According to data from the U.S. Department of Agriculture, an estimated 31% of food is wasted at both the consumer and retail levels each year. That data along with the results of the Johns Hopkins survey has led the team to determine that much of that waste is due to Americans failing to understand the difference between the two classifications of recently adopted industry standard food labels: “Best if Used By” and “Use By.” The “Best if Used By” classification speaks to a food’s quality, which will decline as the date listed approaches but can still be safely consumed, whereas the “Use By” date suggests a safety issue if food is consumed after the “Use By” date has passed, potentially resulting in food-borne illnesses like Listeria.

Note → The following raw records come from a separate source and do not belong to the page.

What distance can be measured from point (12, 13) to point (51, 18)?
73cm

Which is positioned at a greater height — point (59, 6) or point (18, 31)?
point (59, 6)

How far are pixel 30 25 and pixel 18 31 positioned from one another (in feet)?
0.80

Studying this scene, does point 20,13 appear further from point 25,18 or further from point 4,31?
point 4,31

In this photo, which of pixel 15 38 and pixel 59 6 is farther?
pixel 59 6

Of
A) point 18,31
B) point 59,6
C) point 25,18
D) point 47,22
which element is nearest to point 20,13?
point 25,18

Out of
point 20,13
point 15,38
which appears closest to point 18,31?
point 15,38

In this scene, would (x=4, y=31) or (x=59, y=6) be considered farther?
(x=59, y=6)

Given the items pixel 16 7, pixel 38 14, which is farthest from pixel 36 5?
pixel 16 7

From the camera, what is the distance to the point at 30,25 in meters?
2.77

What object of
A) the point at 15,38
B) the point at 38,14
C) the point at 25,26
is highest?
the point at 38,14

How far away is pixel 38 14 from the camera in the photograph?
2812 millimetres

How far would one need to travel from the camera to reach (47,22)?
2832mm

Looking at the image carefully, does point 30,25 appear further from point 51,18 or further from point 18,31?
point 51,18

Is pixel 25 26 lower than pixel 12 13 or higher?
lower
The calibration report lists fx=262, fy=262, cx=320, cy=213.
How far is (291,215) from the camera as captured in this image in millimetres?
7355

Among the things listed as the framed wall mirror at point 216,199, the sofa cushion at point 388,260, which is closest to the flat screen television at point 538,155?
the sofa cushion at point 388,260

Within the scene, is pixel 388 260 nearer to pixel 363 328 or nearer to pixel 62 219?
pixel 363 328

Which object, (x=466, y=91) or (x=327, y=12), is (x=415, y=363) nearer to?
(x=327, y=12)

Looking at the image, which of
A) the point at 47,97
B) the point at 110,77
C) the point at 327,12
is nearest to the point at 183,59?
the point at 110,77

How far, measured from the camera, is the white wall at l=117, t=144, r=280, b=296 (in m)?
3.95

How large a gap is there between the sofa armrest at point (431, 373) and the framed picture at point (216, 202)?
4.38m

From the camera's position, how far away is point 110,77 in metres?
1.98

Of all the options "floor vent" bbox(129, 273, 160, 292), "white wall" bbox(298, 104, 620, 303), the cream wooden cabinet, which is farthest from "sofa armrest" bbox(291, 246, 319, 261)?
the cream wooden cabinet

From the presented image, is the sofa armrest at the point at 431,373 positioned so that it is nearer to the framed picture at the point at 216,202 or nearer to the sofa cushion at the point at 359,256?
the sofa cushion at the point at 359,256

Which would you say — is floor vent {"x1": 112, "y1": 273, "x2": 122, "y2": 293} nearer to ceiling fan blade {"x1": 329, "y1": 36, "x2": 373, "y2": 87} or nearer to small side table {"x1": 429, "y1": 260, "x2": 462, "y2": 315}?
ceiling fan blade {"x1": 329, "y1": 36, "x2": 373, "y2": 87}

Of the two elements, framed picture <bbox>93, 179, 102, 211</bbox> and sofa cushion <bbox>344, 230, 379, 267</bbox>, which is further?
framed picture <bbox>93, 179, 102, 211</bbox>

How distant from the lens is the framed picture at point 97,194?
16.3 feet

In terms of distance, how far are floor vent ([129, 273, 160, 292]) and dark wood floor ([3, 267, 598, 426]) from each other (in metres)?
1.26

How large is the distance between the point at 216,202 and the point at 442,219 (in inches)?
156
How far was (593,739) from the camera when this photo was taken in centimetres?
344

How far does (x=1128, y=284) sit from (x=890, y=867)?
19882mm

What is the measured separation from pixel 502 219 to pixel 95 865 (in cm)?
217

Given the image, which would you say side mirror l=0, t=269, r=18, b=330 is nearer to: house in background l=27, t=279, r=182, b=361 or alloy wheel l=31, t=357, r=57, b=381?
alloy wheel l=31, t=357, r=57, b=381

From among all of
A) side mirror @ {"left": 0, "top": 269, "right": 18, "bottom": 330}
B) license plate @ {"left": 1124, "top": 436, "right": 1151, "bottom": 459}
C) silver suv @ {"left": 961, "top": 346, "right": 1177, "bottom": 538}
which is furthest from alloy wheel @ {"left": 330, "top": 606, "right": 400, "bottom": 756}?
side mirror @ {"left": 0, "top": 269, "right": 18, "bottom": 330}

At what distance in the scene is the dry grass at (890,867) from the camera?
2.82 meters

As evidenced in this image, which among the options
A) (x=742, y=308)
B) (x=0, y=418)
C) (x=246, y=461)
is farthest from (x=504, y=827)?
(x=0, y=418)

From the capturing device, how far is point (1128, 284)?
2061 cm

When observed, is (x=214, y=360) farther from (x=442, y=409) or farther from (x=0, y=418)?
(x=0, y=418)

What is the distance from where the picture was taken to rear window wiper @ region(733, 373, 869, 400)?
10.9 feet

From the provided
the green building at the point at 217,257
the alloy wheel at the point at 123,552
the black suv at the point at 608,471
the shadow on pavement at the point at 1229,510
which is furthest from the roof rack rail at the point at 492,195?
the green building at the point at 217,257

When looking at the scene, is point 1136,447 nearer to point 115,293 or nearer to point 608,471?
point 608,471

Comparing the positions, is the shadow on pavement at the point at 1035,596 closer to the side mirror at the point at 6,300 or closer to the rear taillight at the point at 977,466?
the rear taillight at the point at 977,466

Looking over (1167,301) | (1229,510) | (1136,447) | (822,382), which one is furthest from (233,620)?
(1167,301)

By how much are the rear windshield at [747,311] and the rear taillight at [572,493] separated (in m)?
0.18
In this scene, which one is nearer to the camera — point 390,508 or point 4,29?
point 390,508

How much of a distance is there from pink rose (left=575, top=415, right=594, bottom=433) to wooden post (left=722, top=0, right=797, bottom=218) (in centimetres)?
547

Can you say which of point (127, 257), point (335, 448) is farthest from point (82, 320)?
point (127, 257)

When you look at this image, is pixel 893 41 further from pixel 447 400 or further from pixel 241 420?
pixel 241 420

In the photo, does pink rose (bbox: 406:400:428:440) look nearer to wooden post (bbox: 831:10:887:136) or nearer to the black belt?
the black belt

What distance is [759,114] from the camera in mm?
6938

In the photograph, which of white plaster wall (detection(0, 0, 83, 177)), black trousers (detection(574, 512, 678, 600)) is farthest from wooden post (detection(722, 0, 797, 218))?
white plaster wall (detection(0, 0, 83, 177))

Of the nearly 1,030 survey respondents, 84% reported “occasionally” discarding food before the recommended date while almost 40% of respondents reported “always” discarding the food ahead of the recommended date. Additionally, over half of the survey respondents believed that the dates listed are federally regulated, which they are not.
The food label confusion increases, according to the study, when it comes to specific foods. For instance, raw chicken is the food survey respondents reported throwing out the most as the recommended date approached, while soft cheeses were often reportedly kept well after their expiration date even though expired soft cheese has a greater Listeria risk.
"The voluntary standard is an important step forward. Given the diverse interpretations, our study underlines the need for a concerted effort to communicate the meanings of the new labels," said lead author Roni Neff, Ph.D., who directs the Food System Sustainability Program with the CLF and is an assistant professor with the Bloomberg School's Department of Environmental Health and Engineering. "We are doing further work to understand how best to message about the terms."
The study is published in the journal Waste Management.